Customer relationship management (CRM) is a strategy for managing a company's interactions with customers and potential customers. It involves using technology to organize, automate, and synchronize sales, marketing, customer service, and technical support processes.
Customer retention refers to the ability of a company to retain its existing customers over a period of time. It is a measure of customer loyalty and satisfaction, and is often achieved through effective customer service, personalized marketing, and product quality.
Customer retention rate is the percentage of customers who continue to do business with a company over a certain period of time.

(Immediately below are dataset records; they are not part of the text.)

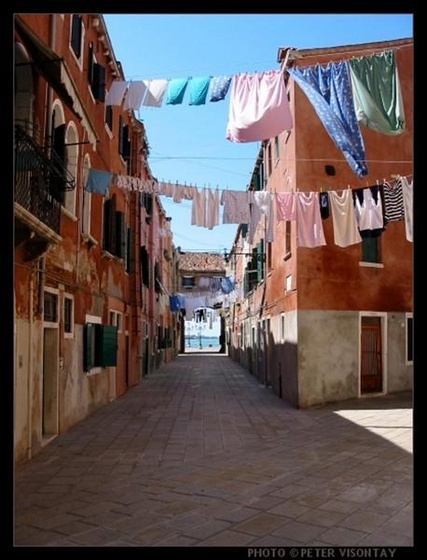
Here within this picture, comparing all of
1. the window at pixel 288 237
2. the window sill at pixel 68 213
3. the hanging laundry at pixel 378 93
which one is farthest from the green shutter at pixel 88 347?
the hanging laundry at pixel 378 93

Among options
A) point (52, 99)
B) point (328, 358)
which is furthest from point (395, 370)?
point (52, 99)

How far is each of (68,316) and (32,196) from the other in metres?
3.74

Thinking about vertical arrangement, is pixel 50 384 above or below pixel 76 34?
below

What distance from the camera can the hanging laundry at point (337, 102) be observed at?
30.3 feet

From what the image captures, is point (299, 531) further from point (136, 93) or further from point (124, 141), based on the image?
point (124, 141)

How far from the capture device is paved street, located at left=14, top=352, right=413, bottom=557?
506cm

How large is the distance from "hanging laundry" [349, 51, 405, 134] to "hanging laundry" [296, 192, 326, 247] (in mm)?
2418

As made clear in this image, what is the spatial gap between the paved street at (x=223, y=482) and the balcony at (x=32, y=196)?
10.1 feet

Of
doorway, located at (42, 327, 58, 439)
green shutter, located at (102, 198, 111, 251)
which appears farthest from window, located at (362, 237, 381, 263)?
doorway, located at (42, 327, 58, 439)

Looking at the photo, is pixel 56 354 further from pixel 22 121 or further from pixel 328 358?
pixel 328 358

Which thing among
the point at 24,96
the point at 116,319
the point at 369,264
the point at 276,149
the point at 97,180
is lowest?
the point at 116,319

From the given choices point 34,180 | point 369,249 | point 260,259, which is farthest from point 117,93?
point 260,259

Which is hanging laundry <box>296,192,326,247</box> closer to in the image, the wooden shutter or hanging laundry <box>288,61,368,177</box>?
hanging laundry <box>288,61,368,177</box>

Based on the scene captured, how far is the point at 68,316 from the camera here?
1089cm
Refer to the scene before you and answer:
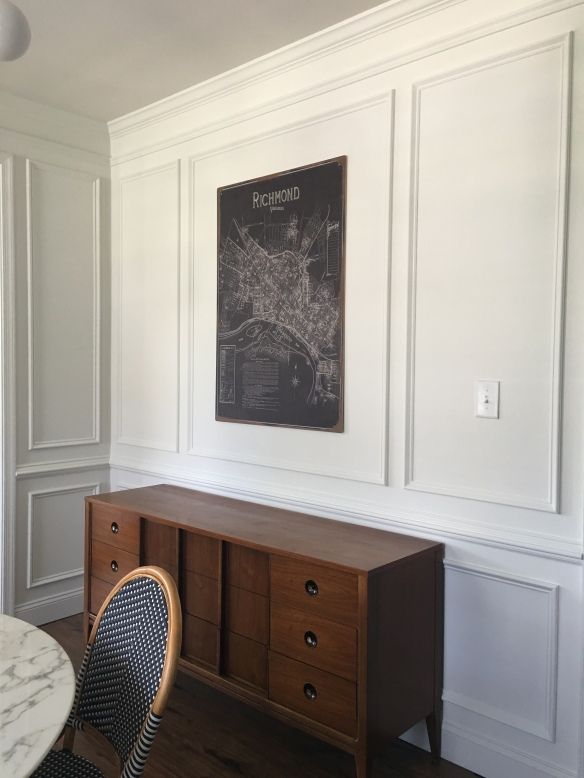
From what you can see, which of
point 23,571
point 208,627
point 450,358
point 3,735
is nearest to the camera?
point 3,735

It is calculated by dividing the number of customers retained by the total number of customers at the beginning of the period and multiplying by 100.
Customer segmentation is the process of dividing a customer base into smaller groups of individuals who have similar needs or characteristics. This allows companies to tailor their marketing efforts and product offerings to specific segments, ultimately increasing customer satisfaction and profitability.
Customer service in product management refers to the support and assistance provided to customers before, during, and after their purchase of a product. It includes activities such as answering customer inquiries, resolving complaints, and providing technical support.
A Customer Service Level Agreement (SLA) is a contract between a service provider and a customer that outlines the level of service the customer can expect to receive, including metrics such as response time, resolution time, and availability. SLAs help ensure that both parties have a clear understanding of expectations and responsibilities.
Customer success management is the process of ensuring that customers achieve their desired outcomes while using a product or service, by providing support, guidance, and resources to help them succeed.
Customer validation is the process of testing and validating a product idea or feature with actual customers to ensure that it meets their needs and solves their problems.